# THE INPUT start

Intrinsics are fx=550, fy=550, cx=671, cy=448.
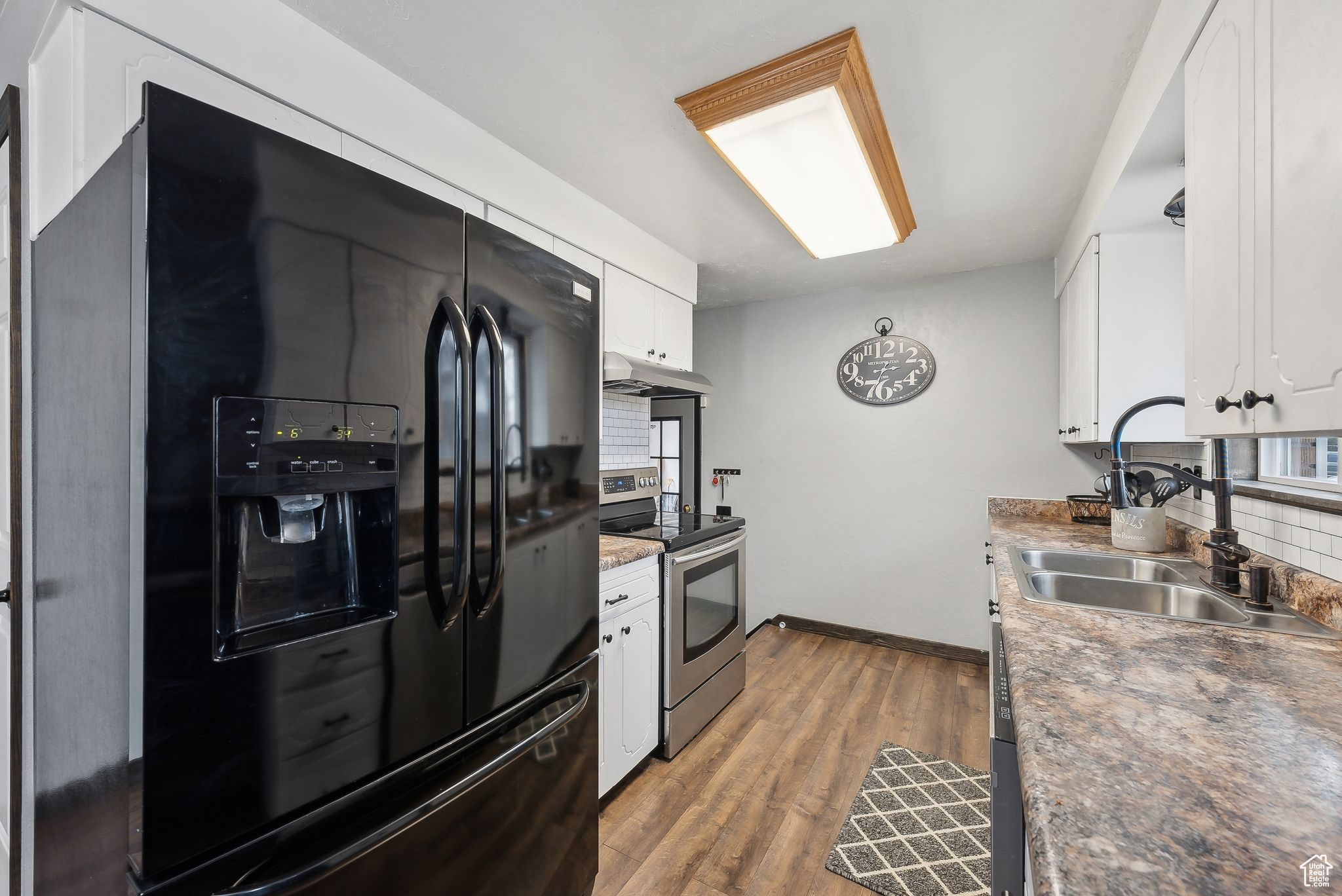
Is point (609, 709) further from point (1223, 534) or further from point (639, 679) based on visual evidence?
point (1223, 534)

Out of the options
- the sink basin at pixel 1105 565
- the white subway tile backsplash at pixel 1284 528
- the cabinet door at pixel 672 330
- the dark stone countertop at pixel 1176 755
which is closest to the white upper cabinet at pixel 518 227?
the cabinet door at pixel 672 330

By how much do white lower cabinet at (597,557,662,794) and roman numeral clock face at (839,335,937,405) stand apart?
219 cm

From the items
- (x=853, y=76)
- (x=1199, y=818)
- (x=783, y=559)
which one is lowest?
(x=783, y=559)

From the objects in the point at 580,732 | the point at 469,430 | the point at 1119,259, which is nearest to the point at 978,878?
the point at 580,732

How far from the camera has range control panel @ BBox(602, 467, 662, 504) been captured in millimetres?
2850

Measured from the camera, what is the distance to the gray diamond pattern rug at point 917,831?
5.55 feet

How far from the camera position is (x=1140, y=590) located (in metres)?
1.58

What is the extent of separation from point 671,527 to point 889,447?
70.4 inches

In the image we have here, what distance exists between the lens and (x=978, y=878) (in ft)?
5.52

# THE INPUT end

Quote every one of the lines above word for word, leaving out the pictures.

> _OUTPUT OF THE TASK_
Intrinsics are fx=550, fy=550, cx=671, cy=448.
Is point (609, 709) further from point (1223, 534) or further from point (639, 679) based on visual evidence?
point (1223, 534)

Out of the options
- the sink basin at pixel 1105 565
- the white subway tile backsplash at pixel 1284 528
- the cabinet door at pixel 672 330
- the dark stone countertop at pixel 1176 755
which is closest to the white upper cabinet at pixel 518 227?
the cabinet door at pixel 672 330

By how much do white lower cabinet at (597,557,662,794) and roman numeral clock face at (839,335,937,405) stand apart?
219 cm

From the items
- (x=853, y=76)
- (x=1199, y=818)
- (x=783, y=559)
which one is lowest?
(x=783, y=559)

From the objects in the point at 580,732 | the point at 469,430 | the point at 1119,259, which is nearest to the point at 978,878?
the point at 580,732

How far from the camera has range control panel @ BBox(602, 467, 662, 504) been captured in millimetres?
2850

Measured from the camera, what is the distance to the gray diamond pattern rug at point 917,831?
5.55 feet

How far from the camera position is (x=1140, y=590) located (in metres)?
1.58

What is the extent of separation from point 671,527 to point 889,447?
70.4 inches

In the image we have here, what distance exists between the lens and (x=978, y=878) (in ft)?
5.52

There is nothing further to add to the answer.